**** Entries shown
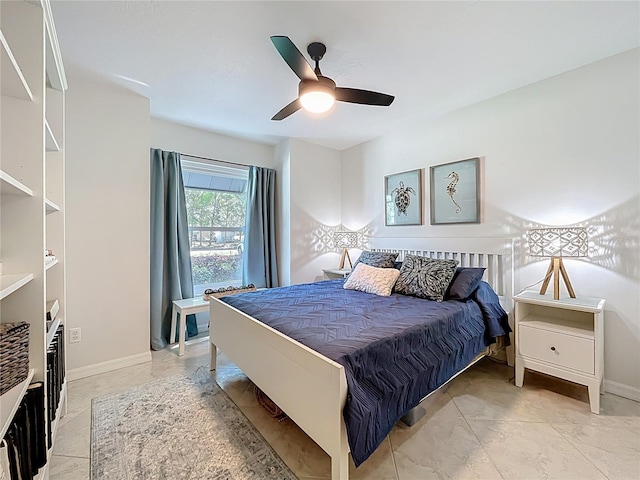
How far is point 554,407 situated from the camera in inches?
77.4

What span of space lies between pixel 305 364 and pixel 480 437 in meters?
1.22

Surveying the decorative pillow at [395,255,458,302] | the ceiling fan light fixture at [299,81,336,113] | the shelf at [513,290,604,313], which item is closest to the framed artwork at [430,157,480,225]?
the decorative pillow at [395,255,458,302]

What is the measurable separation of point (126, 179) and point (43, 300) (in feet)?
5.91

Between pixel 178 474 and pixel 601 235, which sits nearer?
pixel 178 474

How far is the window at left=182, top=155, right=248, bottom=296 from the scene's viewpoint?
11.9 feet

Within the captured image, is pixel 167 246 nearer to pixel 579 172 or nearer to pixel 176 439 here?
pixel 176 439

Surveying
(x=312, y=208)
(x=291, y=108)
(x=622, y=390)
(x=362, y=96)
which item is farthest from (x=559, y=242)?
(x=312, y=208)

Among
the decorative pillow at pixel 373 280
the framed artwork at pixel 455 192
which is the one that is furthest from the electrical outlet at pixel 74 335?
the framed artwork at pixel 455 192

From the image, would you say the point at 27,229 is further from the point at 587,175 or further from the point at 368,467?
the point at 587,175

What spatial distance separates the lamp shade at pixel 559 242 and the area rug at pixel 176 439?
2474mm

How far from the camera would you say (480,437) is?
1.68m

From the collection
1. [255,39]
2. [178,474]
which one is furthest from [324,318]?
[255,39]

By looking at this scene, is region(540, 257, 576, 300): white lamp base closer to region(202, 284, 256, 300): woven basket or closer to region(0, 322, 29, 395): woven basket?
region(202, 284, 256, 300): woven basket

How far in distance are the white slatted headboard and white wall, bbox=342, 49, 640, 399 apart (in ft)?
0.31
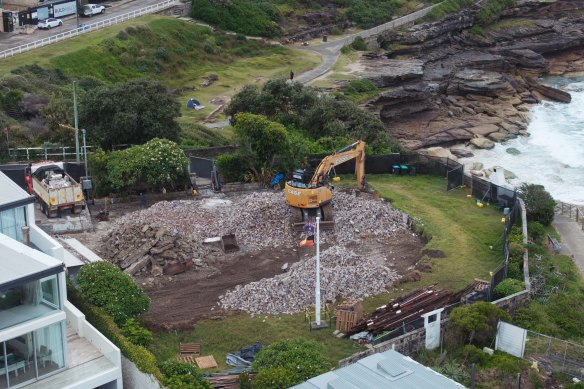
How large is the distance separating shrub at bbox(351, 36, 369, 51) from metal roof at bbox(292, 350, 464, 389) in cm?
6873

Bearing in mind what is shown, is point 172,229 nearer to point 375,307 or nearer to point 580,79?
point 375,307

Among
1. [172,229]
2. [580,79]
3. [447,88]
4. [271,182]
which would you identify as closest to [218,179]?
[271,182]

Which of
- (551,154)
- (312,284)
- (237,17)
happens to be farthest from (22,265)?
(237,17)

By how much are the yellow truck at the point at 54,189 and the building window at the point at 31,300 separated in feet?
51.2

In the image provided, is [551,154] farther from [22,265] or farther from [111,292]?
[22,265]

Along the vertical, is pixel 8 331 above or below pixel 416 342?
above

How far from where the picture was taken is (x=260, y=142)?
50031 mm

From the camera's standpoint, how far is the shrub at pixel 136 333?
3120 cm

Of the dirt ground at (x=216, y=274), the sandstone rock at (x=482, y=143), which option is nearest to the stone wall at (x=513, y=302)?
the dirt ground at (x=216, y=274)

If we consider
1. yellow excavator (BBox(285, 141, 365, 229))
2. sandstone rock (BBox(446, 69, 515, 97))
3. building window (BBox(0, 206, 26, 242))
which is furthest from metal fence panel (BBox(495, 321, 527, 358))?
sandstone rock (BBox(446, 69, 515, 97))

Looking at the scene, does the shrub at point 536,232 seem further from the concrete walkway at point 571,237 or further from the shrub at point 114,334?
the shrub at point 114,334

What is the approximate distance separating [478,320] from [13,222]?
1686 cm

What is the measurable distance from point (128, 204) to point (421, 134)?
3083cm

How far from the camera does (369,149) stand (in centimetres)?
5375
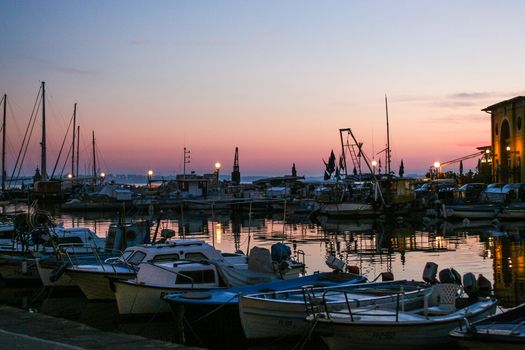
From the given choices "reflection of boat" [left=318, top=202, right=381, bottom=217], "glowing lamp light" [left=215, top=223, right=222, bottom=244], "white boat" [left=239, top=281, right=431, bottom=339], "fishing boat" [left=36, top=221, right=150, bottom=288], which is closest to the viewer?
"white boat" [left=239, top=281, right=431, bottom=339]

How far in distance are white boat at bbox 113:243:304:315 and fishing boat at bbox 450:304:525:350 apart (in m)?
7.80

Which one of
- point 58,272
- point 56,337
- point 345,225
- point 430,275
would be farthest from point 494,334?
point 345,225

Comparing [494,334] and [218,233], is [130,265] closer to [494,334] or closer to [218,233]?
[494,334]

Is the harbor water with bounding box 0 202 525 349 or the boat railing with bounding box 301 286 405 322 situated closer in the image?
the boat railing with bounding box 301 286 405 322

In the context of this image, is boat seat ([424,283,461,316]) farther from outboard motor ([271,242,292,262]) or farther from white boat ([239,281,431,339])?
outboard motor ([271,242,292,262])

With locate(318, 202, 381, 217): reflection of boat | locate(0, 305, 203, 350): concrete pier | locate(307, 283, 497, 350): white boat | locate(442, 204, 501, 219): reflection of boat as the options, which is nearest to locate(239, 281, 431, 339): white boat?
locate(307, 283, 497, 350): white boat

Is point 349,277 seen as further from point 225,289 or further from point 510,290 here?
point 510,290

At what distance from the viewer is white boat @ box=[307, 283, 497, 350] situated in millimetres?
14761

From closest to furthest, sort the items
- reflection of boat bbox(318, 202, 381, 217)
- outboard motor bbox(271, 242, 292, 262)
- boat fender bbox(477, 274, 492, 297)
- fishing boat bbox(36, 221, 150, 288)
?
boat fender bbox(477, 274, 492, 297) → fishing boat bbox(36, 221, 150, 288) → outboard motor bbox(271, 242, 292, 262) → reflection of boat bbox(318, 202, 381, 217)

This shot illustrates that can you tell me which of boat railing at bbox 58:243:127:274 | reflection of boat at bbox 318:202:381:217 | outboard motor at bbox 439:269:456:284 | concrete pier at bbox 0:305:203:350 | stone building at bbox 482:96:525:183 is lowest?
concrete pier at bbox 0:305:203:350

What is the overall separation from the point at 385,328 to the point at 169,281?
7.25m

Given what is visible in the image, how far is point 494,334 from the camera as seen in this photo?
12.9 metres

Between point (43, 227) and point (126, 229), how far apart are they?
11.3 feet

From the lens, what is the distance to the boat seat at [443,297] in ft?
53.8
********
> **Goal**
Lay out the material as a JSON list of strings, one string per line with blank lines left out, starting with the line containing "From the lens, what" and going on through the end of the material.

> **Task response**
[
  "From the lens, what is the distance to the boat seat at [443,297] in ft?",
  "53.8"
]